Economics: Production Possibility Frontier
Now that we have learned about the definition of economics, and about the differences between macroeconomics and microeconomics, we can now talk about the Production Possibility Frontier. It sounds complicated, but we will break it down in a bit. First, let us show how it is related to economics.
To review, economics is the efficient allocation of scarce resources. Remember, because these resources are scarce, or limited, whoever practices economics cannot simply do whatever he wants, or buy everything he wants. Instead, he should choose where he wants the resources to go—in other words, allocate them to different things.
Following our Law of Opportunity Cost, whenever he spends for one thing, he gives up spending for another thing. This means that the allocation of scarce resources should be as efficient as possible, so that the person or nation can get the most from their resources.
Now, let us go to the definition of production possibility frontier. Let us start with the last word, “frontier.” Who has not heard that classic “Space: the final frontier” from any Star Trek movie or series episode? Frontier literally means “boundary,” but it can also mean “wilderness,” as in a place that has not been reached yet. So this frontier is a boundary that talks about the limit of the potential of economic production. Still confusing? Let us go to the first two words.
“Production possibility” means what a person would get when they allocated their resources. So if a student goes to the store and buys 2 ice cream bars and a cookie pack, what he buys is one production possibility. If he buys 2 chocolate bars and an ice cream cone, that is another production possibility.
However, the student only reaches the production possibility frontier when he has no more money after buying. Every time he spends all of his money on what he wants to buy, what he buys is on the production possibility frontier.
Why is this important to economics? Scarce or limited resources will not be allocated efficiently unless all of them are used for a production possibility. If there are resources left over, proper economics is not being practiced. Every time resources are used, they should be on the production possibility frontier to be allocated efficiently.
Let us connect the production possibility frontier to the Law of Opportunity Cost again. Because resources are scarce, and all of them have to be used, the student can only buy a combination of what he wants in the store.
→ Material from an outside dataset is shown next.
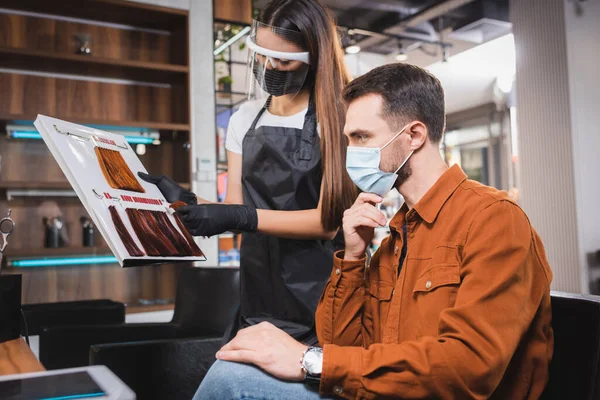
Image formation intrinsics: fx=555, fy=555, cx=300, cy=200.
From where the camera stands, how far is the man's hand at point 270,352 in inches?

If we assume that every time he buys, he spends all his money, then the Law of Opportunity Cost still applies. If a student buys 3 ice cream bars and 4 chocolate bars at the frontier, he will need to change the combination to stay on the frontier. He can buy 2 ice cream bars and 5 chocolate bars, or even 7 straight chocolate bars.
The importance of the production possibility frontier is that in economics, the idea is to always be at the production possibility frontier. That way, whoever is practicing economics gets the most satisfaction and use from his resources.